Julies Jabbers: An Open Letter to Victoria’s Secret from My 9-Year-Old Daughter
I’ve walked by Victoria’s Secret at the mall so much that I don’t even NOTICE their displays anymore. That changed a few months ago when I was shopping with my 6-year-old. She noticed a poster they had up of a big, bare backside in nothing but a G-string and said under her breath, “GROSS.”
She was right. It was gross. We’ve come to expect that kind of thing from Victoria’s Secret but really, it was gross. Then, my 9-year-old daughter got upset when she saw the current display yesterday. It features a young woman wearing nothing but a bra and a massive cleavage. Again, it’s exactly what we’d expect from Victoria Secret, but it was more than my little girl could take. She was having a hard time putting her anger into words, so I suggested she put pen to paper. This is what she wrote:
“When I walk in the mall, I see many stores but I can’t stand Victoria’s Secret. The reason, you might ask, is because of the posters of women in nothing but bras and underwear. It makes women look like nothing more than pretty pretty fashion models. My parents always tell me that girls can do anything boys can do. That makes me feel like girls just sit around NUDE. But we are capable of so much more than those pictures say.”

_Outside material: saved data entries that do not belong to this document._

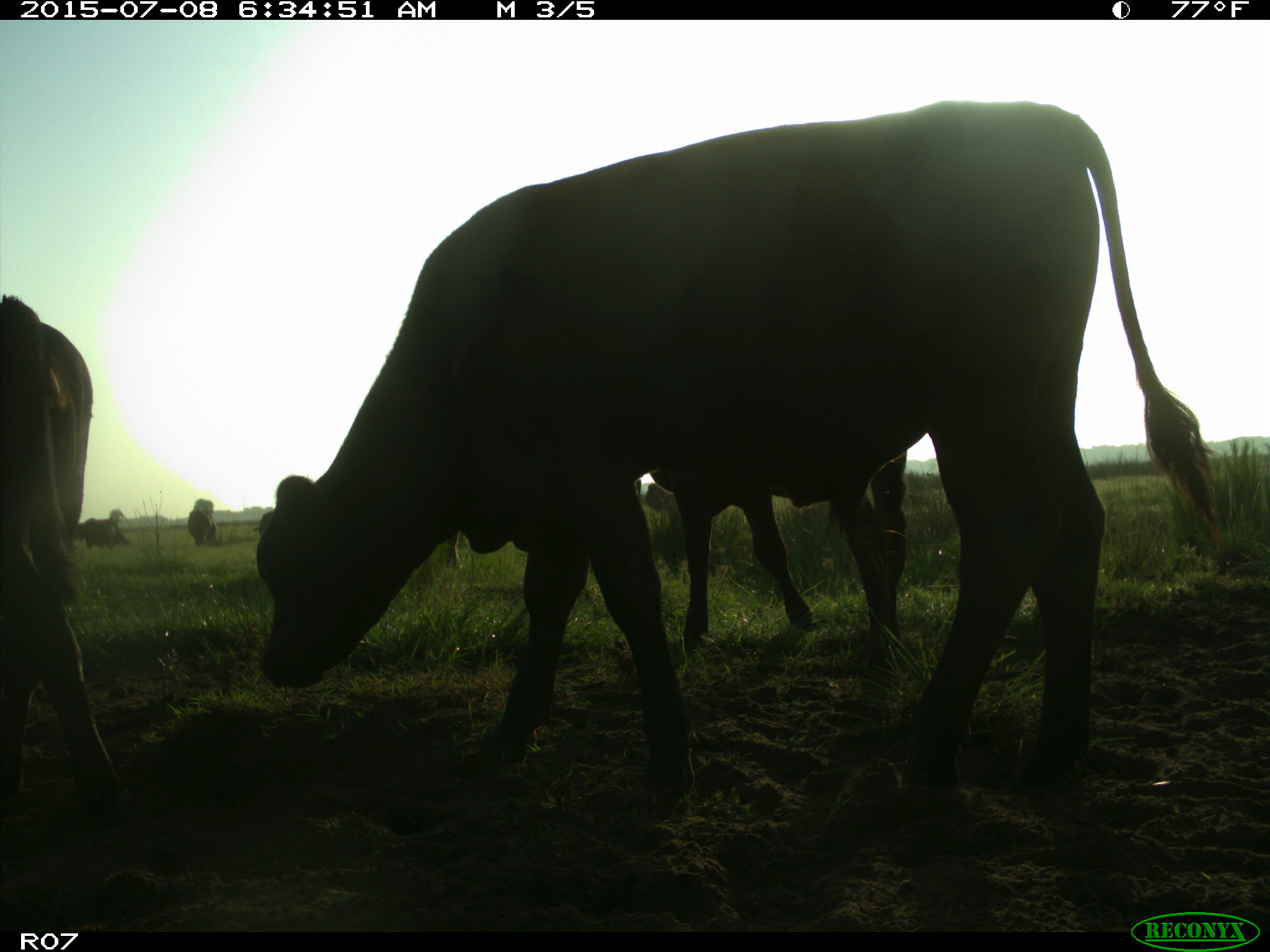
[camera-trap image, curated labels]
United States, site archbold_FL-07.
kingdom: Animalia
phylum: Chordata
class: Mammalia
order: Artiodactyla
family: Bovidae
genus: Bos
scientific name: Bos taurus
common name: domestic cow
Bos taurus (domestic cow).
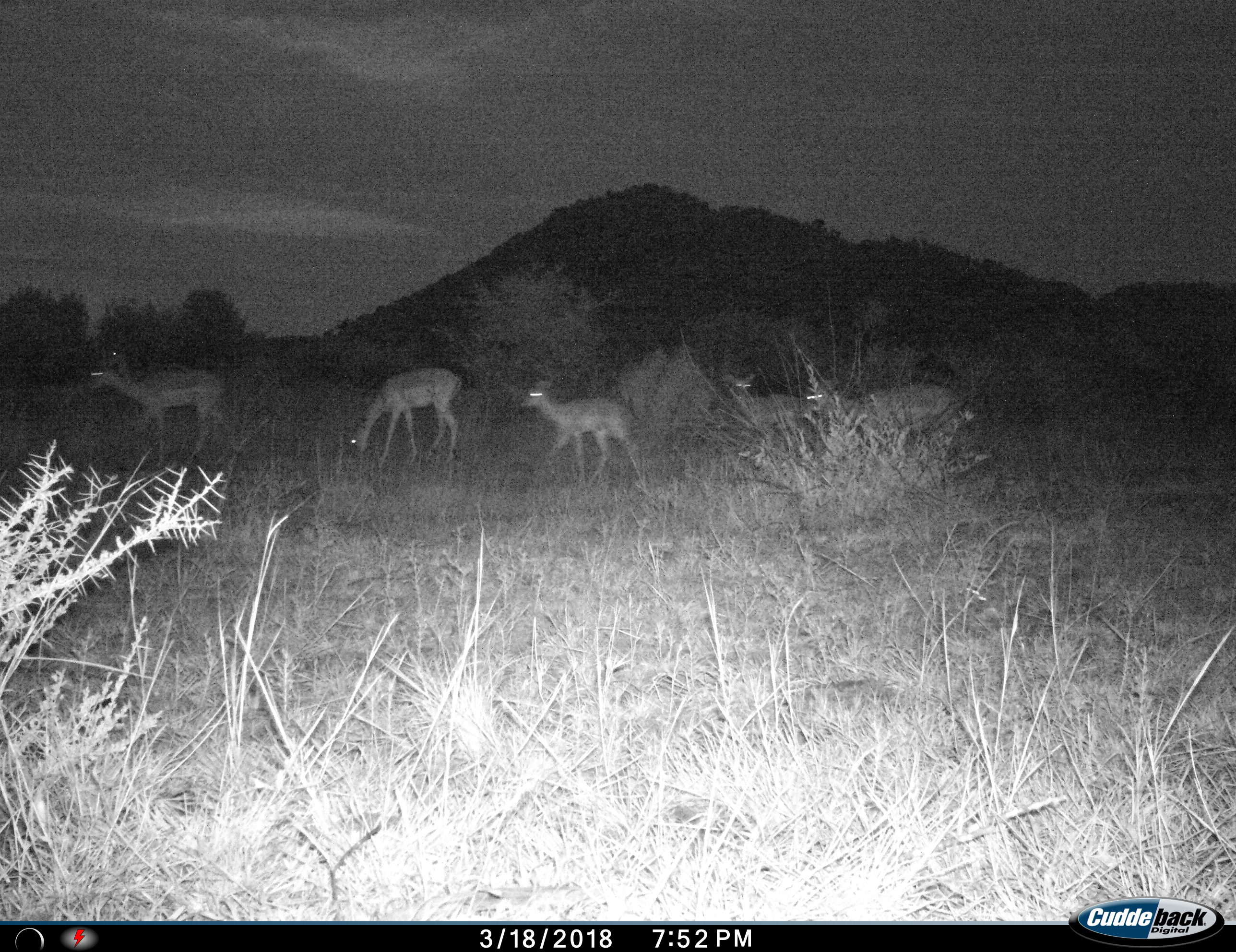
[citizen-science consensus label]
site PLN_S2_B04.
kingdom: Animalia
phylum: Chordata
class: Mammalia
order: Artiodactyla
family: Bovidae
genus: Aepyceros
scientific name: Aepyceros melampus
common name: impala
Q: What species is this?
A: Impala (Aepyceros melampus).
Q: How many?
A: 5.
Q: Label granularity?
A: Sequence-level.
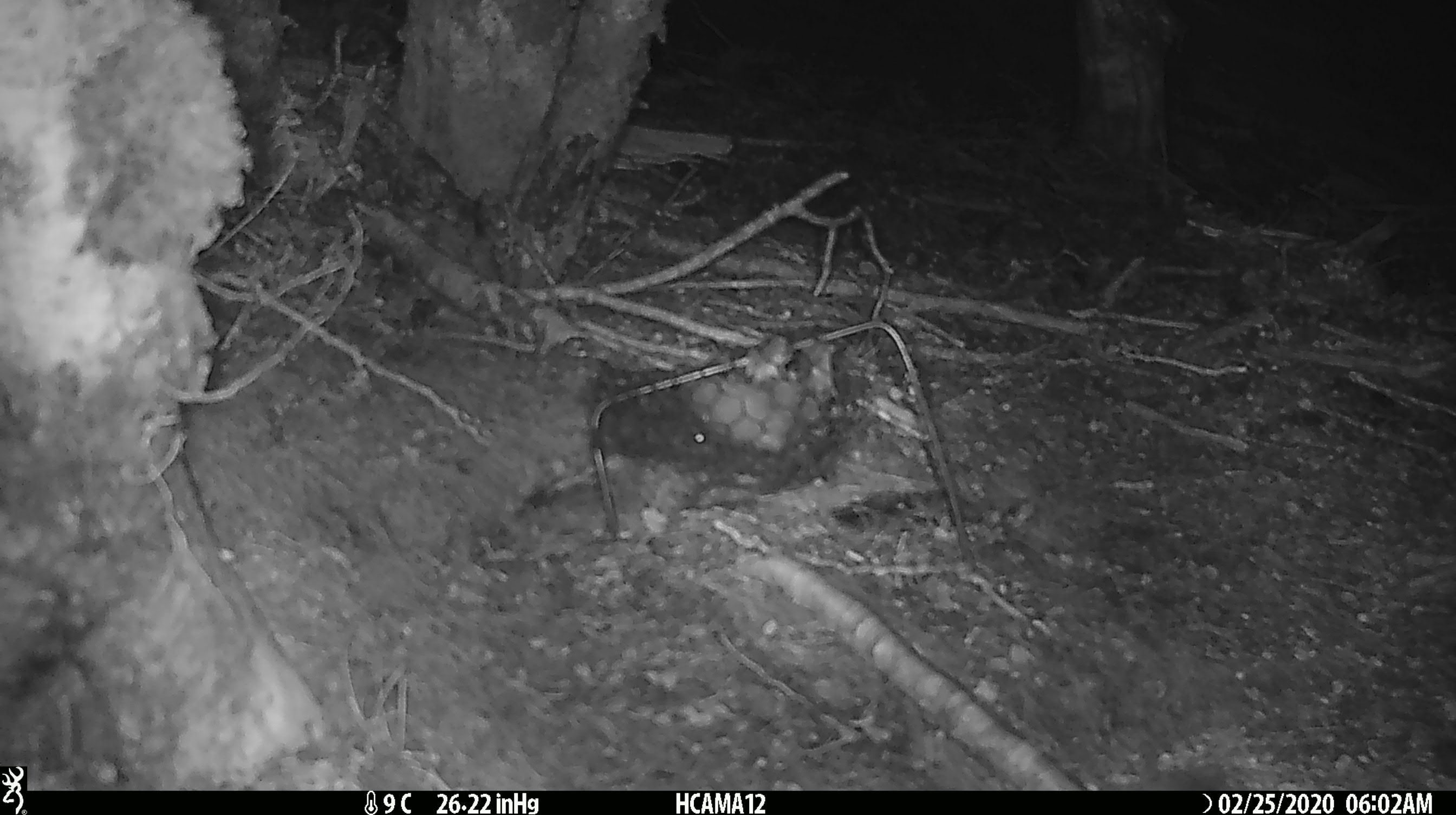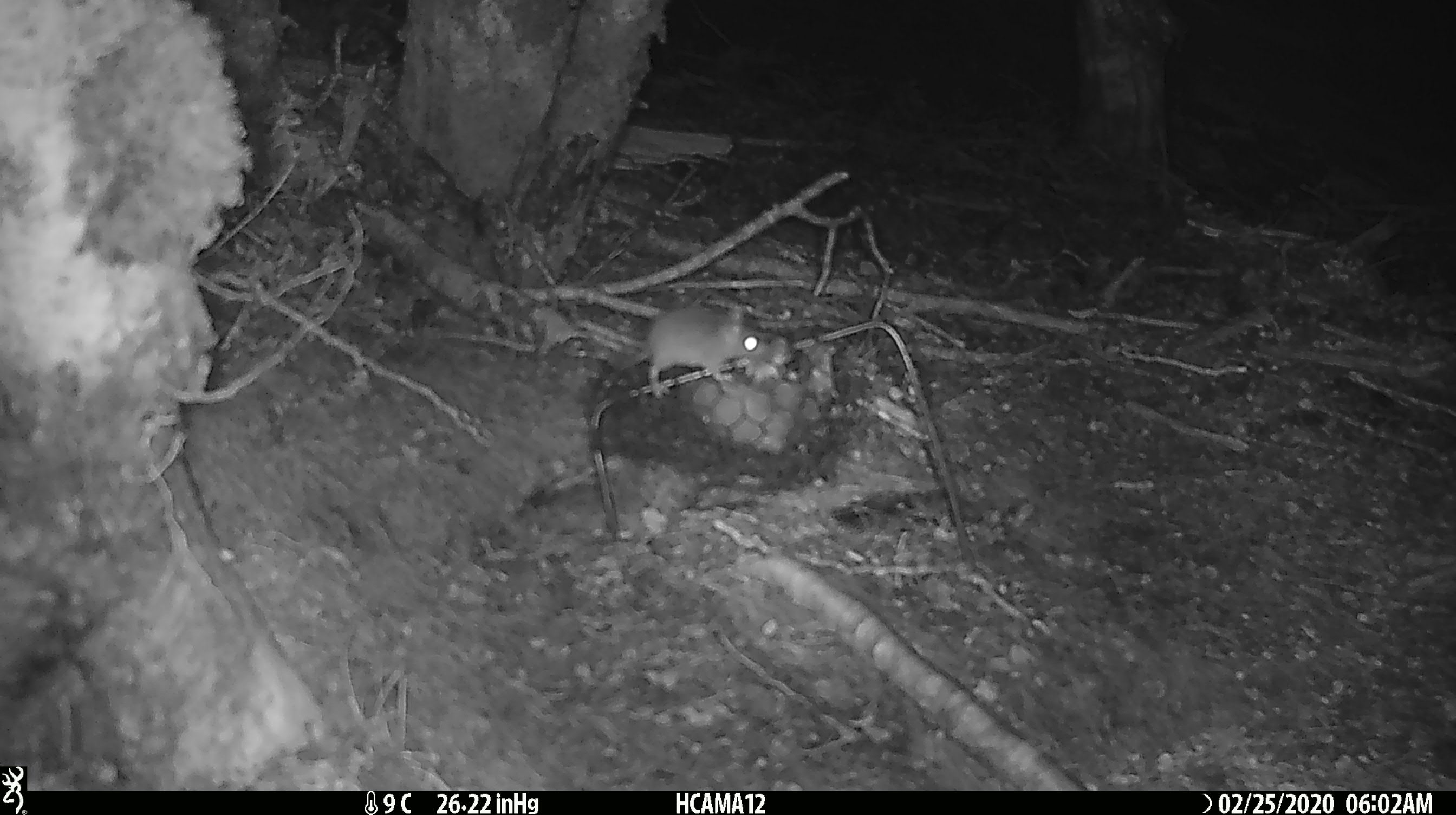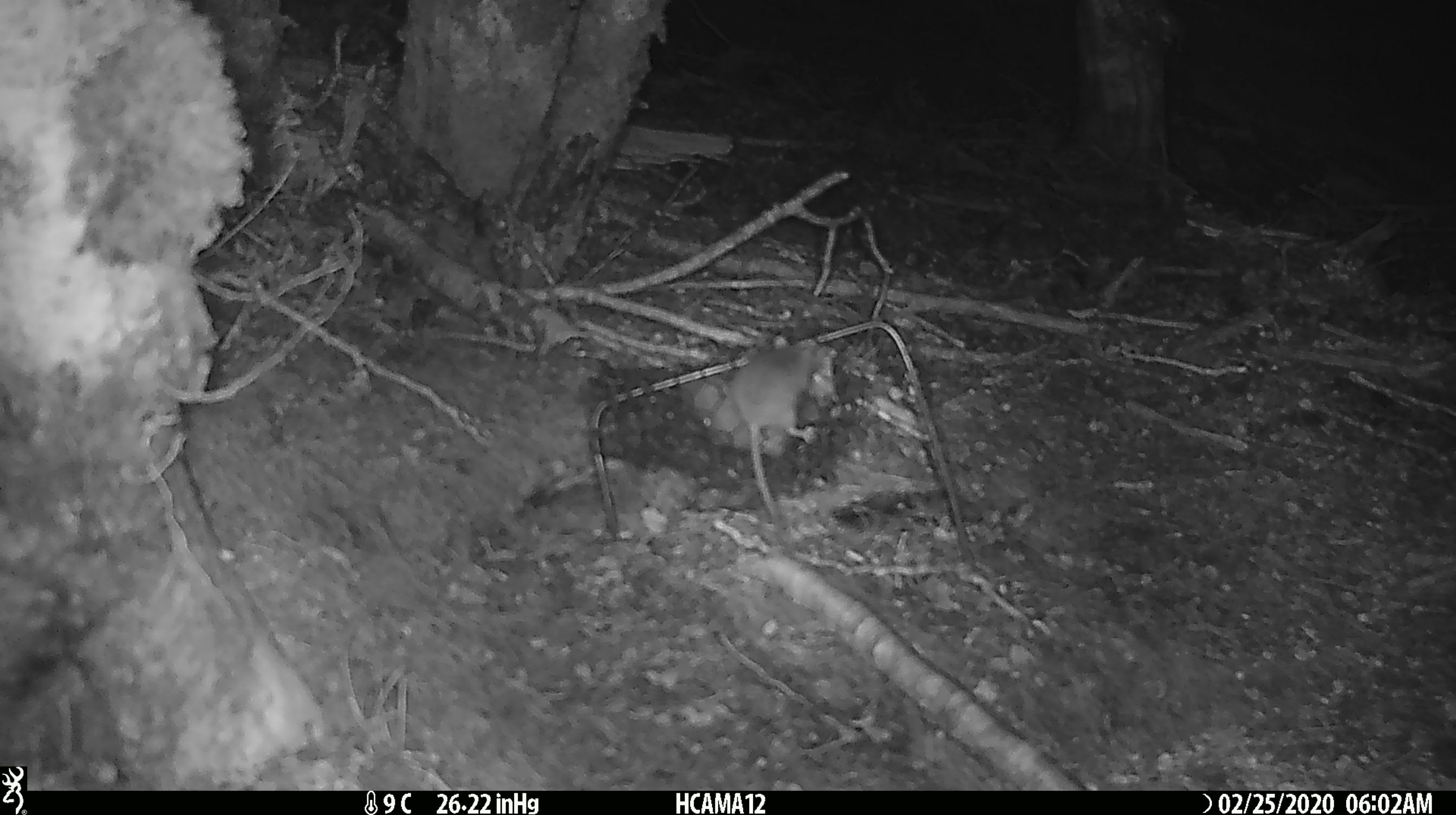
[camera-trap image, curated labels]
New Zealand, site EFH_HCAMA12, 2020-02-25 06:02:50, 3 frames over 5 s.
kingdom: Animalia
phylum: Chordata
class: Mammalia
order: Rodentia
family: Muridae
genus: Mus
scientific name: Mus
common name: mouse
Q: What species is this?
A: Mouse (Mus).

I should start by saying that I’m a big fan of Victoria’s Secret. I love their bras & I have yet to turn down one of their free panty offers. That said, I think we have all become pretty numb to the highly sexualized images they put on display. It might not be a problem if the store was in a place where kids didn’t frequent, but this particular store is next to a Justice and right across from a Gap Kids. That means kids from toddler-age to preteens get an eyeful of boob and butt every time they visit one of those stores. Is that OK? Sadly, it was OK with me for years and had to be pointed out to me by my own children.
We’ve seen those pouting Angels for so long that we don’t fully connect their images with the messages they’re sending out, but our kids do. And as my daughters so clearly pointed out, they’re not happy about them. Maybe we shouldn’t be either.